As a border state, Arizona is particularly prone to illegal immigration and its deleterious impact on the state. This is true in terms of increased social service resources and lost jobs due to illegal immigration, and it is also true with respect to the potential risk of terrorists crossing the border. Before the September 11, 2001, terrorist attacks, President Bush supported liberalization of immigration laws and amnesty for millions of illegal immigrants already living in the U.S. In mid-stream the events of September 11, 2001, changed this line of thinking in favor of the old maxim, Good fences make good neighbors.

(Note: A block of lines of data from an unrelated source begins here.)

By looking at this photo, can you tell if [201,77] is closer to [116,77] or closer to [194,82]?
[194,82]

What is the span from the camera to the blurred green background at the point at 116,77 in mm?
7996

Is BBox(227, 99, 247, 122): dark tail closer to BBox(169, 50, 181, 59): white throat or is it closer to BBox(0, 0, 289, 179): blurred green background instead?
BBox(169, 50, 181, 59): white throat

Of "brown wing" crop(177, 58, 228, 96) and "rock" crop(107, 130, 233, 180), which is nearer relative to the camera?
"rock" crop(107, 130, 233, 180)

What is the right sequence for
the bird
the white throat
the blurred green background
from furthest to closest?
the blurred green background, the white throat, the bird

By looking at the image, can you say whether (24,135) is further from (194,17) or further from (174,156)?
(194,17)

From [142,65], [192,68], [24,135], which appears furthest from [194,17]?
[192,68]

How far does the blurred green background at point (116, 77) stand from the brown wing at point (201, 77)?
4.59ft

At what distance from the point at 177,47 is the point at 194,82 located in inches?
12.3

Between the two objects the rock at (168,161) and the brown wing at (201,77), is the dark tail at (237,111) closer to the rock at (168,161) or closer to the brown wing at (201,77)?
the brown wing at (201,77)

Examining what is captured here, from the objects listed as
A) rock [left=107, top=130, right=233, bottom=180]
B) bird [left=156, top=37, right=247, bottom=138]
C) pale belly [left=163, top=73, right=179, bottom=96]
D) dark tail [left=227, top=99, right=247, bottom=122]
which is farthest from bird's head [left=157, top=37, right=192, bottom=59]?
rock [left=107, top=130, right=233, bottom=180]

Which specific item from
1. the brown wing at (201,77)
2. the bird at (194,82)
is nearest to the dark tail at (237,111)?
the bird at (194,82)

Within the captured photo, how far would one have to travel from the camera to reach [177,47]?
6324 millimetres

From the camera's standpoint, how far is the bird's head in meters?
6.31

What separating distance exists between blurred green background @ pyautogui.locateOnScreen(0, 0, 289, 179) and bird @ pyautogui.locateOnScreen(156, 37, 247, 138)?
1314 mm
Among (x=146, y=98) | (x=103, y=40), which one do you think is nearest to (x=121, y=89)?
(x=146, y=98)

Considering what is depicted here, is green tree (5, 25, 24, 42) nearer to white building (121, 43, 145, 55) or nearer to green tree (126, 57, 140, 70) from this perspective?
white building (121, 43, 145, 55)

While supporters of this legislation hoped to include an amendment that would grant extensions to those immigrants residing in this country who have already overstayed their visas, the fact that three of the 19 terrorists who attacked the U.S. with its own domestic aircraft had overstayed their visas caused a loss of support for this provision (Senate 1). Long a supporter of enhanced border security (including the addition of 207 new permanent and 40 temporary border patrol agents), you yourself recognize the importance and significance of such legislation as the Enhanced Border Security and Visa Entry Reform Act of 2002 (Kyl...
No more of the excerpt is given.